No, per due motivi. Il primo è che resta un quasi automatismo tra presentazione della proposta e voto referendario con pochi margini di mediazione per il Parlamento. Noi vogliamo che si possa ritenere soddisfatta la richiesta senza andare a referendum se il Parlamento vada nella direzione della proposta realizzando una mediazione diversa. La seconda è che vanno limitate le materie escludendo quelle a maggior rischio demagogia, come l’ambito penale e quello delle leggi di spesa.
A chi dovrebbe fare l’opposizione il Pd in prospettiva? Alla destra di Salvini o al M5s?
Ovviamente per me ad entrambe.
Crede anche lei che stia tornando il bipolarismo?
Qui dobbiamo distinguere.
Un primo aspetto è che sembra stabilizzarsi il Pd e il centrosinistra come secondo schieramento e potremmo assistere a una forte crisi del m5s.
Il punto è però che il bipolarismo è legato alle regole. Nei Comuni e nelle Regioni il bipolarismo c’è sempre stato dagli anni ’90 perché è insito nelle regole. Possono cambiare i poli che arrivano primo o secondo ma il sistema è congegnato per produrre un vincitore. Viceversa a livello nazionale, ameno di un declino rapido di uno dei tre schieramenti, il bipolarismo rischia di non esserci perché potrebbero essere necessari accordi post-elettorali.
Rivedrebbe la legge elettorale?
Sì, in termini più chiaramente maggioritari per consentire appunto che gli elettori anche a livello nazionale scelgano direttamente una maggioranza e il Governo, senza avere l’ossessione di chi sia favorito nella prima applicazione della legge. L’elettorato è mobile e quindi le opzioni sono reversibili. Meglio queste che coalizioni conflittuali.
In tempo di sovranismo e in vista delle elezioni europee, l’Italia dovrebbe riprendere in mano più potere o cederne ancora a Bruxelles?
Un Paese come il nostro, interessato da un alto numero di sbarco di immigrati e con alto debito, ha come interesse nazionale quello di rafforzare le istituzioni comuni, dove siamo peraltro rappresentati. Se le politiche migratorie restano nazionali vuol dire che c’è scaricabarile verso i Paesi di sbarco. Se non c’è un bilancio forte dell’Eurozona ogni Paese rischia di essere lasciato a se stesso e soprattutto per chi ha alto debito rischia di essere in balia dello spread.
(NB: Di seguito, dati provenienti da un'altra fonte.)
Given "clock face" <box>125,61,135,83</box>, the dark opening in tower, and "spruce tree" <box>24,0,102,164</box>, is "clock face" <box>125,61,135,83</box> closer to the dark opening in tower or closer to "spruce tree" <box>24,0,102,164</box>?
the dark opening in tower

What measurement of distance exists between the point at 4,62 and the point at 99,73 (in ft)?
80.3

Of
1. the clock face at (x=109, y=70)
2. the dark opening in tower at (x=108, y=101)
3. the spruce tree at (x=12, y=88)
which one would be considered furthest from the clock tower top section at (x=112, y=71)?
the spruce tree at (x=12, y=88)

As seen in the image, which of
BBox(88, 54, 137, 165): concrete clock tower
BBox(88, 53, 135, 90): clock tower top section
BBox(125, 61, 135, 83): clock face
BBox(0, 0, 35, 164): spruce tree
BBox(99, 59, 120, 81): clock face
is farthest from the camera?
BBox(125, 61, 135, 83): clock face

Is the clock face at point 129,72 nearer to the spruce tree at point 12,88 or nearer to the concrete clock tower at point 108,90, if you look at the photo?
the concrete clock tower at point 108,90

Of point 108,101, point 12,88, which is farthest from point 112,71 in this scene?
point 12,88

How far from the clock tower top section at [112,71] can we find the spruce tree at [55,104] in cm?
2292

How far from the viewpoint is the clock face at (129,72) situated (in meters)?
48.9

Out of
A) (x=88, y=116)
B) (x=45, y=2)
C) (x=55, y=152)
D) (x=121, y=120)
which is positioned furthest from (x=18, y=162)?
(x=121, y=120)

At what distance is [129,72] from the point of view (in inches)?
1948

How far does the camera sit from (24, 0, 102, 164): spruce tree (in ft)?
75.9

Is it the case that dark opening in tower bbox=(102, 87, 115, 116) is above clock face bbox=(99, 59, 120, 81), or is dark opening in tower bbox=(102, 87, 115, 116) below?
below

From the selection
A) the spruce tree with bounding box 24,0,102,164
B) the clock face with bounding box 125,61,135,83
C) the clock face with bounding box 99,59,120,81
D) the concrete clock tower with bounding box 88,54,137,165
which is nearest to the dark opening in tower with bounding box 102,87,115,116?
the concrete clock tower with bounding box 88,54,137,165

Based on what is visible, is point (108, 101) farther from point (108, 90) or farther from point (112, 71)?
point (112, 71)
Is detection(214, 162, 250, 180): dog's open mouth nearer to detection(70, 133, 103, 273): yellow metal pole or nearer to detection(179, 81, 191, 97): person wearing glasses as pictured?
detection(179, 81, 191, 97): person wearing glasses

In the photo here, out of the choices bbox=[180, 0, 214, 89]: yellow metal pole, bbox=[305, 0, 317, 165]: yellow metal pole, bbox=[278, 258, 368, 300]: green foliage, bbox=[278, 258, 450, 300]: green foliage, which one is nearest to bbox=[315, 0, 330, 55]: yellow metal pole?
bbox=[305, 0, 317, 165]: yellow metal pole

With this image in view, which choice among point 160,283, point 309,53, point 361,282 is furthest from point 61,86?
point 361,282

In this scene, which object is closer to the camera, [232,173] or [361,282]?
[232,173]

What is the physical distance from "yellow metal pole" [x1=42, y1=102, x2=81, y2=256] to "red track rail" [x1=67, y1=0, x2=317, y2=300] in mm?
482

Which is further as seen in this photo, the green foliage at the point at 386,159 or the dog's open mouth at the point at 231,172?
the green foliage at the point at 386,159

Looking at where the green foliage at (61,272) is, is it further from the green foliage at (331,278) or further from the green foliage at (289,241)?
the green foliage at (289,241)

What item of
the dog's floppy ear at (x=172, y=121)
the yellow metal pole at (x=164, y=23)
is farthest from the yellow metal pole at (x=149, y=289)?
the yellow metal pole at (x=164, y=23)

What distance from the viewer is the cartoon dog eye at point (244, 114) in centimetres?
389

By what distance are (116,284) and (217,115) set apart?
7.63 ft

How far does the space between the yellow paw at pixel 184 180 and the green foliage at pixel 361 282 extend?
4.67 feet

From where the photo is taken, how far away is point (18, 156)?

L’autonomia regionale, sul cui insiste molto Luca Zaia, e che trova resistenza nel M5s, viene appoggiata da una parte del Pd, almeno quello del nord, lei pensa che possa far progredire il Paese, o minarne l’unità?
Dipende. A me sembra difficile che si possa produrre qualcosa di ragionevole da tante trattative bilaterali tra Governo e singole Regioni. Rischiamo che si blocchi tutto o che vengano assegnate competenze e risorse a chi ha una maggiore forza politica verso l’esecutivo con oscillazioni nel tempo. La Spagna è una dimostrazione di questo. Se non c’è una regia istituzionale complessiva in una camera delle autonomie, con le caratteristiche di trasparenza tipiche di un’assemblea parlamentare (e che la conferenza Stato-Regioni non ha) temo si possano fare solo danni. Il Parlamento dovrà essere vigilante.